In the run-up to Halloween, you may be looking for activities and places to visit to get you into the spirit of the season.
You needn’t look far, as right on your doorstep is the pub often called the most haunted place in Wales - the Skirrid Inn, also known as the Skirrid Mountain Inn.
North of Abergavenny, in Llanvihangel Crucorney, the inn is potentially the oldest pub in Wales, with the current building dating back to the 17th century and folklore telling that it stands on the site of another former pub.
Reports of ghost sightings and paranormal phenomena at Skirrid Inn are many, based on stories of the building’s former guests and its past use as a courthouse.
The upper floors of the inn were where criminals were judged and sentenced, but many of the convicted weren’t sent to prison. Instead, they were executed - inside the inn.
On the staircase of the inn is where a rumoured 180 hangings took place, some of which were ordered by Lord George Jeffreys, better known as the Hanging Judge.
Jeffreys was sent to preside over the trials of those involved in the Monmouth Rebellion, which aimed to overthrow King James II.
The judge was harsh in his rulings, sentencing many to death before his own demise in 1689. Today, the inn features a noose on the staircase and a commemorative plaque on the ‘Hanging Beam’, the original beam which still bears grooves in the wood where the noose would have been secured.
But the judge’s death was not the end of his story. Rumours abound that Jeffries still walks the upper floors of the Skirrid Inn, looking for more ‘guilty parties’ to condemn to death.
He is accompanied by his former hangman, who would carry out the executions. The ghost of the hangman has been reported to be seen on the staircase of the inn, and is described as a “tall, black, shadow-like mass”.
Legend tells that many of the souls of the hanged at this site are still trapped in the building, doomed to relive their deaths forever.
One of the convicted who has reportedly been spotted several times over the years is John Crowther, a sheep rustler who did not agree with the outcome of his trial.

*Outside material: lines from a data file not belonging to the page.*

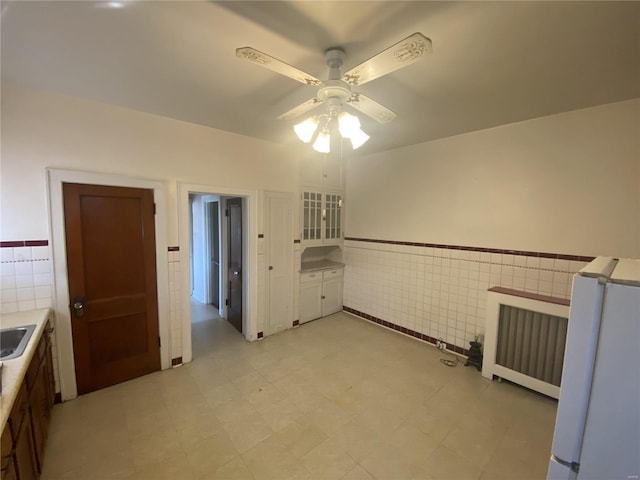 interior space with ceiling fan, light floors, wainscoting, and tile walls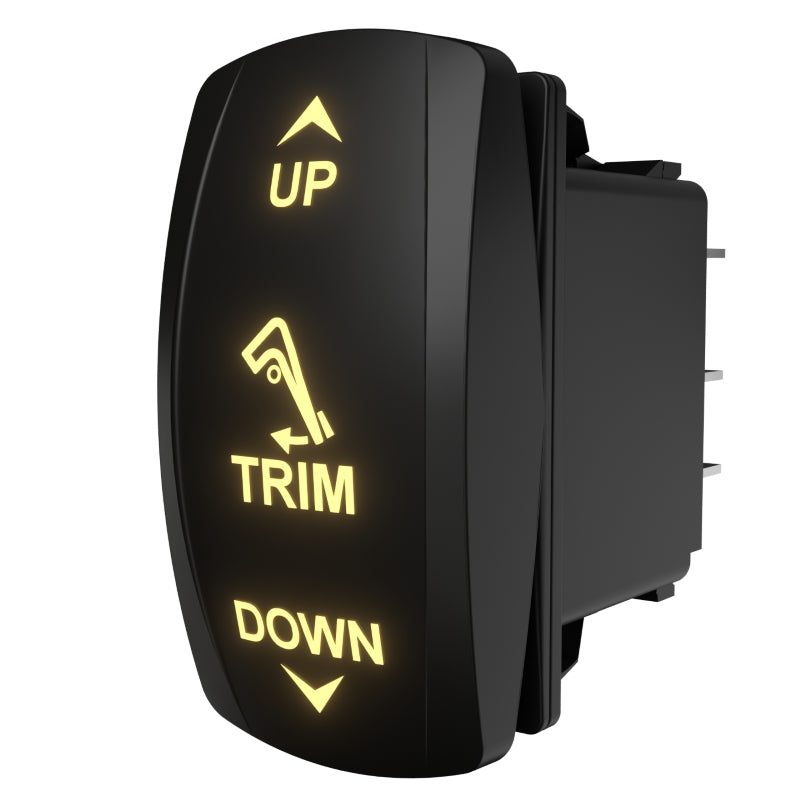 Right-side rear angle of Carling trim rocker switch showing illuminated UP/TRIM/DOWN and spade terminals.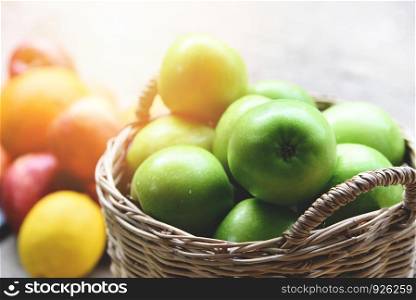 Green Apples / Harvest apple in the basket collect fruit in the garden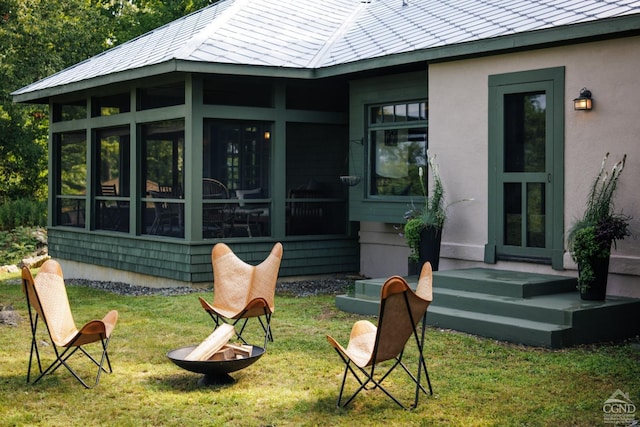 rear view of property with a lawn and a sunroom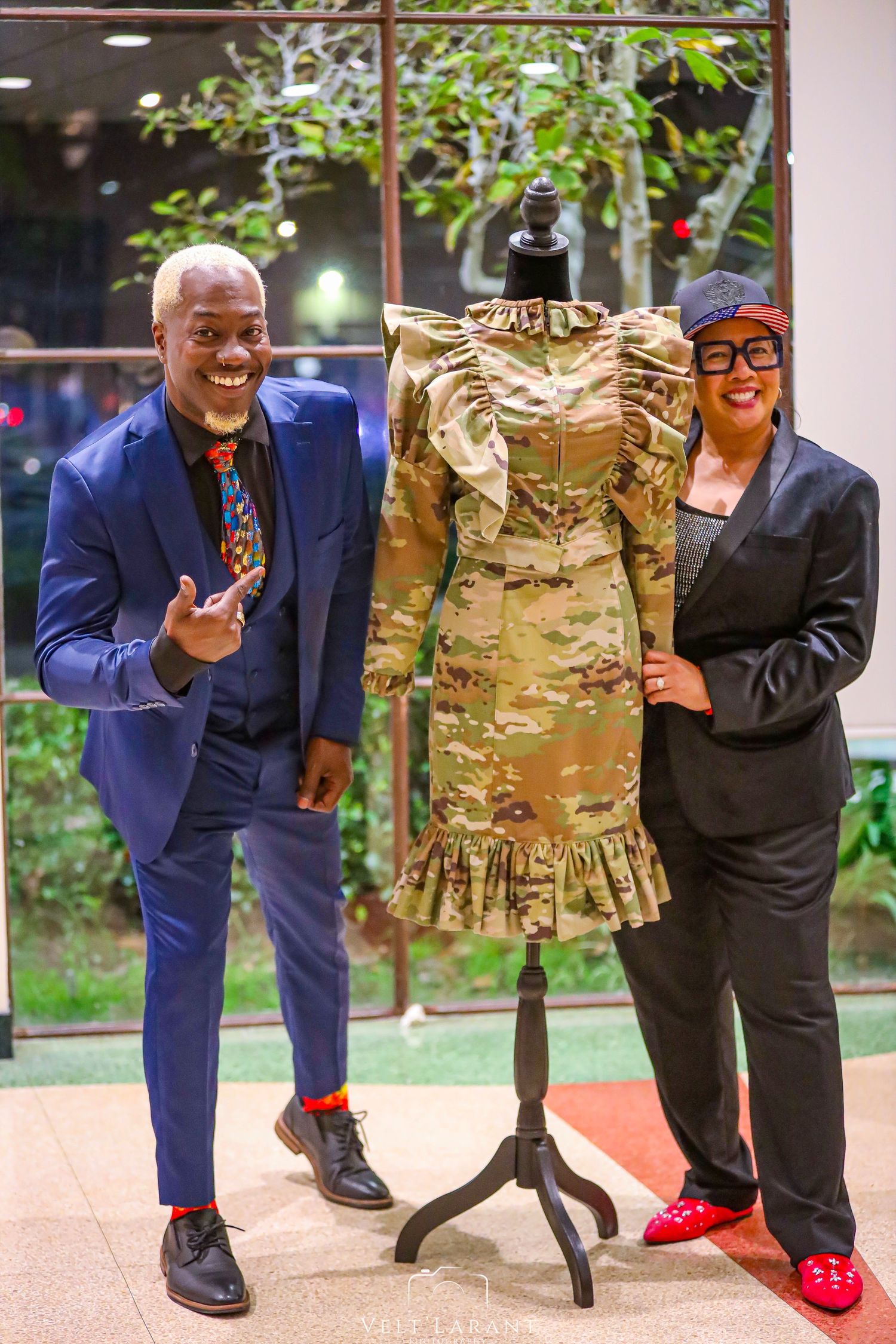 Display of military-style uniforms on mannequins with people posing alongside them.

However, not all of the spirits rumoured to haunt the pub are connected to the hangings. In the 18th century, a woman named Fanny Price worked at the inn and died of consumption when she was just 35.
Fanny has been reported to have been seen in various areas throughout the building, but primarily in Room 3, where she is sometimes said to be accompanied by the smell of lavender.
Not all of the paranormal goings-on at the inn seem to be passive, with some suspecting that there may be a poltergeist in the pub.
Visitors to the pub have reported feeling like they were being strangled, with one woman even claiming that a spirit tried to drown her in the bathtub.
A former landlady claimed that she had seen glasses being thrown and smashed when she had tried to sell the pub.
For those interested in spotting spirits themselves or braving the poltergeist, the Skirrid Mountain Inn is open for overnight stays and even offers ghost hunts for its guests.
The inn’s owners say: “Located in the stunning Brecon Beacons National Park, the Skirrid Inn is steeped in history, overflowing with character and charm, from its roaring fires to its stone walls and wooden panelling.
“Stay a night or two – or take part in one of our thrilling ghost hunts – and you might even encounter a spooky surprise if the legends are to be believed.”